Several studies have also shown the benefit of percutaneous interventions in transplant renal artery stenosis.5-7 These studies had small sample sizes, with 10-24 patients and a short follow-up period, and therefore lack statistical consistency. One of these studies demonstrated significantly improved renal function and blood pressure values only one week after the procedure. Recently, a study involving angioplasty without stent placement in 44 patients reported improved allograft survival after 5 years, as compared to patients that underwent surgery or conservative medical treatment.8
On the other hand, a study performed in 43 patients failed to demonstrate any benefits of angioplasty during a 5-year follow-up period,9 and another study involving 18 patients treated with angioplasty showed a decrease in mean blood pressure of 7.3mm Hg, with no improvements in glomerular filtration rates after 6 months. In our study, systolic blood pressure dropped by a mean 20mm Hg and diastolic blood pressure by a mean 14mm Hg one year after the procedure.

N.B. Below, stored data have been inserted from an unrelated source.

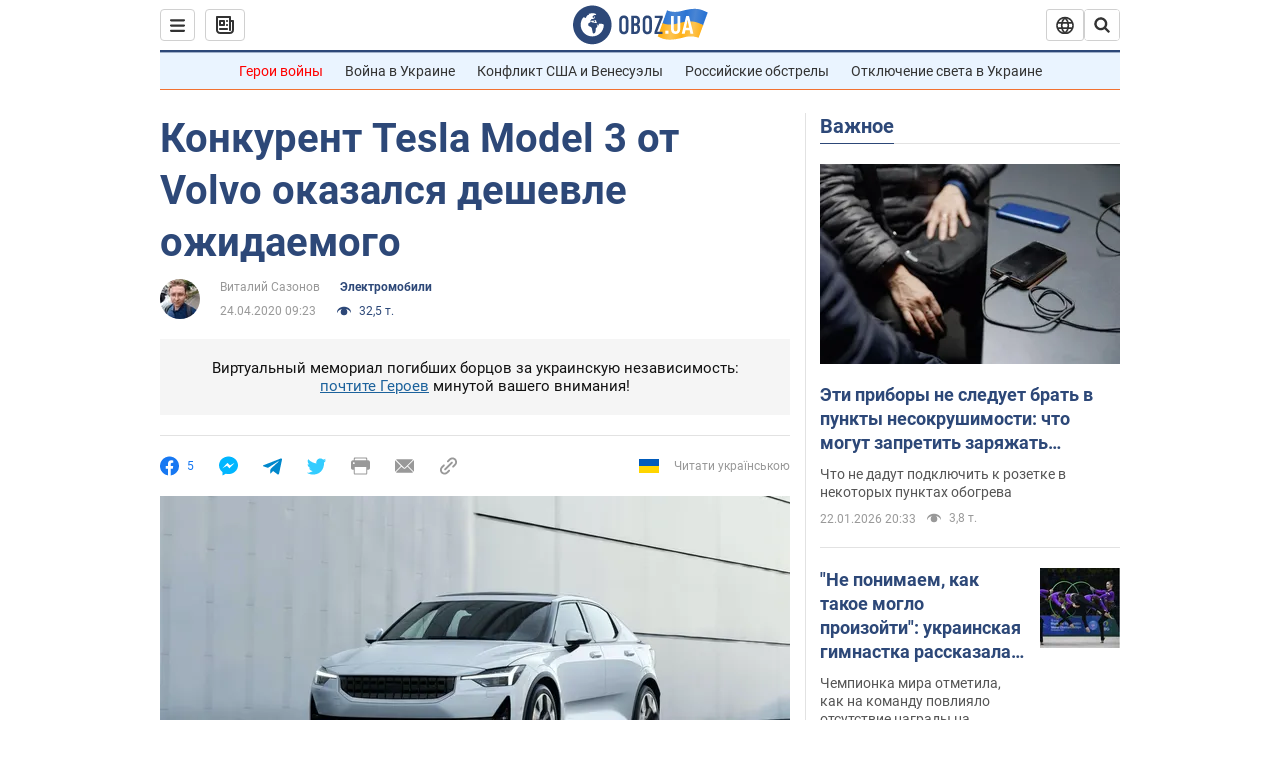

--- FILE ---
content_type: application/x-javascript; charset=utf-8
request_url: https://servicer.idealmedia.io/1418748/1?nocmp=1&sessionId=6972a894-04035&sessionPage=1&sessionNumberWeek=1&sessionNumber=1&scale_metric_1=64.00&scale_metric_2=256.00&scale_metric_3=100.00&cbuster=1769121940738190140437&pvid=619d0b2e-a209-4f1f-824e-6eb095f65e3c&implVersion=11&lct=1763555100&mp4=1&ap=1&consentStrLen=0&wlid=1612891e-83ea-4147-8a08-8f3af146bab7&uniqId=1365e&niet=4g&nisd=false&evt=%5B%7B%22event%22%3A1%2C%22methods%22%3A%5B1%2C2%5D%7D%2C%7B%22event%22%3A2%2C%22methods%22%3A%5B1%2C2%5D%7D%5D&pv=5&jsv=es6&dpr=1&hashCommit=cbd500eb&apt=2020-04-24T09%3A23%3A00&tfre=4173&w=0&h=1&tl=150&tlp=1&sz=0x1&szp=1&szl=1&cxurl=https%3A%2F%2Fnews.obozrevatel.com%2Fauto%2Felektromobili%2Fkonkurent-tesla-model-3-ot-volvo-okazalsya-deshevle-ozhidaemogo.htm&ref=&lu=https%3A%2F%2Fnews.obozrevatel.com%2Fauto%2Felektromobili%2Fkonkurent-tesla-model-3-ot-volvo-okazalsya-deshevle-ozhidaemogo.htm
body_size: 912
content:
var _mgq=_mgq||[];
_mgq.push(["IdealmediaLoadGoods1418748_1365e",[
["champion.com.ua","11963754","1","Сабо назвав майбутню зірку київського Динамо","Екстренер Динамо та збірної України Йожеф Сабо вважає, що нападник \"біло-синіх\" Матвій Пономаренко зможе закріпитися в основному складі команди та має гарне майбутнє","0","","","","NcvZUaUo2ztlAL8b5eJ6QJfli8lV5q5lo3Tfkwv7a0RKLdfngGlto9qxGjRgYmxhHqHsjVNlwFiGXLtzT0qI9Kldt0JdlZKDYLbkLtP-Q-XpSf-jyDhn7r0RLEJeHKya",{"i":"https://s-img.idealmedia.io/n/11963754/45x45/423x0x1075x1075/aHR0cDovL2ltZ2hvc3RzLmNvbS90LzY4NzA0MS80OGQ1ODNmOWFmY2EyMGFlOThmM2FmYTM1MDA2ODIyYy5qcGVn.webp?v=1769121940-2CuEd1oJWTO_3SBhJg_KZwRzF0ADXACVu0L520cRKxM","l":"https://clck.idealmedia.io/pnews/11963754/i/1298901/pp/1/1?h=NcvZUaUo2ztlAL8b5eJ6QJfli8lV5q5lo3Tfkwv7a0RKLdfngGlto9qxGjRgYmxhHqHsjVNlwFiGXLtzT0qI9Kldt0JdlZKDYLbkLtP-Q-XpSf-jyDhn7r0RLEJeHKya&utm_campaign=obozrevatel.com&utm_source=obozrevatel.com&utm_medium=referral&rid=13f2383a-f7e4-11f0-9fab-d404e6f97680&tt=Direct&att=3&afrd=296&iv=11&ct=1&gdprApplies=0&muid=q0mEkjJhZTJe&st=-360&mp4=1&h2=9P1yVfevC44l0vULgNG9moTb7XFiyzmF87A5iRFByjv3Uq9CZQIGhHBl6Galy7GAtCmSz5q94S1GWltB3r-log**","adc":[],"sdl":0,"dl":"","category":"Спорт","dbbr":0,"bbrt":0,"type":"e","media-type":"static","clicktrackers":[],"cta":"Читати далі","cdt":"","tri":"13f24a18-f7e4-11f0-9fab-d404e6f97680","crid":"11963754"}],],
{"awc":{},"dt":"desktop","ts":"","tt":"Direct","isBot":1,"h2":"9P1yVfevC44l0vULgNG9moTb7XFiyzmF87A5iRFByjv3Uq9CZQIGhHBl6Galy7GAtCmSz5q94S1GWltB3r-log**","ats":0,"rid":"13f2383a-f7e4-11f0-9fab-d404e6f97680","pvid":"619d0b2e-a209-4f1f-824e-6eb095f65e3c","iv":11,"brid":32,"muidn":"q0mEkjJhZTJe","dnt":2,"cv":2,"afrd":296,"consent":true,"adv_src_id":39175}]);
_mgqp();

The use of transluminal percutaneous angioplasty without stent placement has been associated with re-stenosis rates of 16%-62% according to some studies, while the same procedure with stent placement caused a re-stenosis rate less than 10%.5 In our study, we did not observe any cases of re-stenosis, although we were unable to compare our results with a non-stent control group.
Some studies have described acute complication rates of 5%,11 but only one early complication arose in our study: a haematoma at the puncture site. It was quickly resolved through conservative treatment and caused no long-term complications.
In conclusion, our study suggests that correcting transplant renal artery stenosis using percutaneous transluminal angioplasty and stent placement is an effective and safe procedure, improving glomerular filtration rates and blood pressure values.
Conflicts of interest
The authors affirm that they have no conflicts of interest related to the content of this article.